═════ The data

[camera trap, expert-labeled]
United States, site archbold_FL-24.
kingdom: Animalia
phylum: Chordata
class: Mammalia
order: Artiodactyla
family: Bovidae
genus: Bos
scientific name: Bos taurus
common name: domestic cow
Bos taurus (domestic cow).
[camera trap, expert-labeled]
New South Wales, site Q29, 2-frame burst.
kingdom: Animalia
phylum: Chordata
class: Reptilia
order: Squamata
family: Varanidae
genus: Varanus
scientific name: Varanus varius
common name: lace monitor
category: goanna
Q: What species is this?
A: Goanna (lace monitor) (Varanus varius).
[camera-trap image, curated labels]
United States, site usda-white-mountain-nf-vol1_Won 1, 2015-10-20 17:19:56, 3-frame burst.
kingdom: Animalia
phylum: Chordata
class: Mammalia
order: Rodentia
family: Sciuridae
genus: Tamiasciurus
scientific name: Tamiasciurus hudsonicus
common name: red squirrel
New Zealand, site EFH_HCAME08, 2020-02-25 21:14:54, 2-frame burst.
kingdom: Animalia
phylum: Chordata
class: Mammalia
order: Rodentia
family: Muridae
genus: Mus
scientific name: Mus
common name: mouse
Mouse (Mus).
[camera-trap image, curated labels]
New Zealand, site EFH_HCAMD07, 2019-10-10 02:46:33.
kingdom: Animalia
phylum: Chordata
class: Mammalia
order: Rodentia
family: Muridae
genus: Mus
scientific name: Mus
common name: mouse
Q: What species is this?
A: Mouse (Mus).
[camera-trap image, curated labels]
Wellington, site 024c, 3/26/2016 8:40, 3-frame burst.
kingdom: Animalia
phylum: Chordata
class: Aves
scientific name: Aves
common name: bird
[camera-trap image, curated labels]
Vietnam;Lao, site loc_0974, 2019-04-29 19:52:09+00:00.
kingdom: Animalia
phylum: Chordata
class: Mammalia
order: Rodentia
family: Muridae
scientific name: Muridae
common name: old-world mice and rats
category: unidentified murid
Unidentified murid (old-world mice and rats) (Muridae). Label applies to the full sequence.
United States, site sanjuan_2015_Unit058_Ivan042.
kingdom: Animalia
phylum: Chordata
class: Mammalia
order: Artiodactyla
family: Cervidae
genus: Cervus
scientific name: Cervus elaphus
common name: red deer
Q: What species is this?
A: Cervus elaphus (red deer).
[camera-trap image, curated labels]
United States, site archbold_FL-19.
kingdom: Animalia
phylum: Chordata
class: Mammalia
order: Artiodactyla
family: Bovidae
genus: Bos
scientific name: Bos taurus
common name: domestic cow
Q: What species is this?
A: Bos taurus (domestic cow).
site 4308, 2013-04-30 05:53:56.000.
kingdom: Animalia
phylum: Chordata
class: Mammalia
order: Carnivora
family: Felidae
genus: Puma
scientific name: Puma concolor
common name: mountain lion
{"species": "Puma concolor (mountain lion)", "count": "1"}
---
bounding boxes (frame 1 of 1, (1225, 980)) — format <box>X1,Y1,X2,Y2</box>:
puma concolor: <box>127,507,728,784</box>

══════════

Exercise goal.
Above are the entries; copy every line among them that contains the word "burst".

Solution to this problem.
New South Wales, site Q29, 2-frame burst.
United States, site usda-white-mountain-nf-vol1_Won 1, 2015-10-20 17:19:56, 3-frame burst.
New Zealand, site EFH_HCAME08, 2020-02-25 21:14:54, 2-frame burst.
Wellington, site 024c, 3/26/2016 8:40, 3-frame burst.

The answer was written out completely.